Reading this thread, I’m reminded of how little I spun this year. Two moves, one international, really put a crimp in everything but knitting. We are now relatively settled in a house, should be here for at least a few years, and I am ready to get back to spinning. What is it about the rhythmic tread and the work of the hands that make spinning so magical? I don’t completely know but I’m ready to get back to the magic.
Ohh, I’m definitely going to give this a try! Excellent tip!
Hi there! I’m a wannabe spinner (I just signed up for a March beginner spinning class at Loop in Philly). I wanted to share that I just stumbled across this delightful 1978 mini-documentary called “Hands,” about sheep trade and spinning in Ireland. There are enough hardy and skilled hands, rosy faces, sheepy goodness, fleeces, and spinning wheels (including great/walking wheels) in this half-hour to keep me smiling for hours. Hope you enjoy!
And here I have my very first full skein that was spun and plied on my drop spindle - 160 yards of about fingering weight yarn that I love with an unholy passion. I’m thrilled and can’t wait to finish plying it’s companion skein!

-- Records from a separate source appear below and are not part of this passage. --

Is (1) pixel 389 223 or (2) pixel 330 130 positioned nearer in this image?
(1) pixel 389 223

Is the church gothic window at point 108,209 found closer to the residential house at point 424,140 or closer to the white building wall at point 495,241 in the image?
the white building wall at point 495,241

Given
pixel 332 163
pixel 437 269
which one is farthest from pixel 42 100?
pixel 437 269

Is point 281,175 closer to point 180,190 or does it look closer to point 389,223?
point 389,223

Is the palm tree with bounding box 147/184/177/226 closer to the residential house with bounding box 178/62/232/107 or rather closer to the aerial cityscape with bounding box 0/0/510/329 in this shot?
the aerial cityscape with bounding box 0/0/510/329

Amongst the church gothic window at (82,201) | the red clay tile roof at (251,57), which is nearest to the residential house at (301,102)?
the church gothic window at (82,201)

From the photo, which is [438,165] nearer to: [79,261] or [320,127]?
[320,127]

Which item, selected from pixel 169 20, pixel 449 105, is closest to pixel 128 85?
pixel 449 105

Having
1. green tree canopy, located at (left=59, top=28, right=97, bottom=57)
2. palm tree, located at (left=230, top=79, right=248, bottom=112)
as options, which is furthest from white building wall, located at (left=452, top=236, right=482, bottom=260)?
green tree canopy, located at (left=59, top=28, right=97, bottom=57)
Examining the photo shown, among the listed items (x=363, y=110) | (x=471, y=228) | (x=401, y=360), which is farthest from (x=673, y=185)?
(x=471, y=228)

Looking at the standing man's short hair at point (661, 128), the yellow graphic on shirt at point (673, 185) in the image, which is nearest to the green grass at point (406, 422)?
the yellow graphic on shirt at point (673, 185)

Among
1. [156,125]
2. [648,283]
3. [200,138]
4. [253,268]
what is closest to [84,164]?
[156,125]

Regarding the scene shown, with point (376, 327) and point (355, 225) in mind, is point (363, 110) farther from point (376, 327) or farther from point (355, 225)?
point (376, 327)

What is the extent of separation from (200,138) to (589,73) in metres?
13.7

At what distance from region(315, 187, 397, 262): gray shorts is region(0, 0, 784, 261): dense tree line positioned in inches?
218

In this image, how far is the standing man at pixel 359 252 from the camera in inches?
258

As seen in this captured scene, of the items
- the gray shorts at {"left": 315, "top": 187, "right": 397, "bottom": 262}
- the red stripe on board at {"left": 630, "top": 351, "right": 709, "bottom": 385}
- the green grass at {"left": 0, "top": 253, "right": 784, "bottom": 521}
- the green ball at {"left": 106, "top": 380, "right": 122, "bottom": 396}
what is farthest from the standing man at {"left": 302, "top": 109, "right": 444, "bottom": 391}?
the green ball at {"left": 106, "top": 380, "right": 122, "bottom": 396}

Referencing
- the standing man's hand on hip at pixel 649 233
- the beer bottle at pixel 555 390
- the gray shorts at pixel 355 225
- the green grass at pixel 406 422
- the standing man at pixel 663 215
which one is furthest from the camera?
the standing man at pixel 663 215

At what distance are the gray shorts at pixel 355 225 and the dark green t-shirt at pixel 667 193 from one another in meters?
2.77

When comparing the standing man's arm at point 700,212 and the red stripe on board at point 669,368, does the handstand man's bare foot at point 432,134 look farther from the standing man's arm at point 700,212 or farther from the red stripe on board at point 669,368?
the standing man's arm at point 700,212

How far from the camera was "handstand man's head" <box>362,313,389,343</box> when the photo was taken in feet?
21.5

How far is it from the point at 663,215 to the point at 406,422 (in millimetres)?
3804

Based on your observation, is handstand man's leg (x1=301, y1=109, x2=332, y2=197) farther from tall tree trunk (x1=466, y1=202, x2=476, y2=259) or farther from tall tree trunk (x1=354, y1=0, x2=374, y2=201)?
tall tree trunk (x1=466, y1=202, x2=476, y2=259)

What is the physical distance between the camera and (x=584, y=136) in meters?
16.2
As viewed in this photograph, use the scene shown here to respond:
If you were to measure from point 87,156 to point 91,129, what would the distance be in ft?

Wow! Congratulations! It’s really beautiful. MAKE MOAR!!!
I loved that documentary!
Having seen a sample of Samoyed dog hair spun and knitted into fabulous mittens at a recent Guild meeting, I was reminded of when I taught spinning to an adult ed. class in the 1970s. A class member made a handbag from her dog hair. It looked quite professional, but if it rained you could smell her coming a mile away. Wet dog! I have started blending my long haired cat hair with Shetland fleece and intend to knit a lacy shawl. Thankfully cat hair does not smell!
ISO railroad for a spinning wheel, from NYC (UES) to northern VA. The current owner prefers not to ship.